BID® Daily Newsletter
Oct 7, 2010

BID® Daily Newsletter

Oct 7, 2010

MEETING ABOUT CORPORATE GOVERNANCE


Banks have lots of meetings, which is why we were interested to see a new report from Bain & Company on the subject. It found that 67% of meetings end before participants can make important decisions and 85% of executives are dissatisfied with the efficiency and effectiveness of their company's meetings. There are lots of ways to improve meetings, but just knowing this data is a good first step.
In an effort to help community bankers with their next meeting on corporate governance, yesterday we discussed the just released "principles for enhancing corporate governance" report from the global bank regulatory community. Today we begin our discussion with changes bankers will need to incorporate related to enhancing risk management and control.
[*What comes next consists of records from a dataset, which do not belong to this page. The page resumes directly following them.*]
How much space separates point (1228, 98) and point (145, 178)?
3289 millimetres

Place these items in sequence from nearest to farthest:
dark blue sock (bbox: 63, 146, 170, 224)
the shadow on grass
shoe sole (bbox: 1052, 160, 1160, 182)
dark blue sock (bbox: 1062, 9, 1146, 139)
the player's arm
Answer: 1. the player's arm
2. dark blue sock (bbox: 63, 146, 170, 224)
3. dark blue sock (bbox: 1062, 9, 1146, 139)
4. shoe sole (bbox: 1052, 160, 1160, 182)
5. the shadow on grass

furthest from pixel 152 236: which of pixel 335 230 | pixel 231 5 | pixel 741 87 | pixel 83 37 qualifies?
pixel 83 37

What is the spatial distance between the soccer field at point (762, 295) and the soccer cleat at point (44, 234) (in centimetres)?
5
Regulators expect banks to have a defined risk management function that includes a chief risk officer (or equivalent); a compliance function and an internal audit function. Regulators also expect banks to ensure each of these is given authority, stature, independence, resources and access to the board. In addition, regulators expect banks to identify, assess and monitor risk companywide; have internal controls systems in place; and to keep pace with changes to the bank's risk profile. Factors such as growth or shifts in external risks may require banks to enhance risk practices more quickly than in the past. Finally, regulators expect banks to have a risk management structure that supports frank and timely internal communication within the bank about risk and provides robust ongoing reporting to management and the Board.
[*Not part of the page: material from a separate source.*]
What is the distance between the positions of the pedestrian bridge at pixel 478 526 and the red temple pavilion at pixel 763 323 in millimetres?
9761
Compensation standards tied to risk, reducing complexity of corporate structures and increasing transparency are also key facets of the new principles. Basically, these main components and the ones we laid out yesterday are designed to clarify what examiners will be looking for and to help banks more quickly enhance corporate governance processes.
We have learned much from the crisis and many of the problems we have encountered lead back to corporate governance, so this approach by the regulators isn't surprising. Here are some things you can do to stay on top of things.
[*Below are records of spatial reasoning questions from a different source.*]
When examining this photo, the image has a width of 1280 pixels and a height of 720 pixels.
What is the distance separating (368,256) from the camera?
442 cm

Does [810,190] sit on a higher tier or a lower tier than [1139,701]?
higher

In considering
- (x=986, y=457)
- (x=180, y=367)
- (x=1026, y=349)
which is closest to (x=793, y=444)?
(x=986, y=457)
Regulators make it clear that the Board has overall responsibility for the bank. As such, Boards specifically will need to approve and monitor the business strategy (including long-term financial interests, risk exposure and ability to manage risk); approve and oversee the risk strategy (including risk tolerance or appetite); set policies for risk, risk management and compliance; have an internal controls system; manage compensation; and have a corporate governance framework (that includes principles, corporate values and a code of conduct). Boards are required to maintain an effective relationship with regulators and when making decisions be sure to take into account the interests of shareholders, depositors and other relevant stakeholders.
Regulators also expect Board members to remain qualified; receive training; have a clear understanding of their role in corporate governance; define governance practices for its own work and ensure these practices are followed (and periodically reviewed); establish committee charters; and have committees set up for audit, risk, compensation, nominations/governance and ethics. Finally, regulators highlight that the board of the parent company has the overall responsibility for corporate governance and risk management for all subsidiaries.
Regulators expect management to ensure the bank's activities are consistent with the business strategy, risk tolerance/appetite and policies approved by the Board (including promoting accountability, transparency and implementing risk management systems). In addition, management must identify and manage risks companywide and make sure systems keep pace with changes to the bank's risk profile and the external risk landscape. Finally, management teams need to incorporate quantitative and qualitative measures; clearly explain assumptions used; conduct stress testing; scenario analysis; capital adequacy testing; back test; update policies and procedures; ensure 3rd parties review things; have a formal approval process for new products; conduct risk assessments; review product pricing and enhance internal communication. Since these and other processes around corporate governance and communication are ongoing projects at every bank, it looks like meetings are here to stay.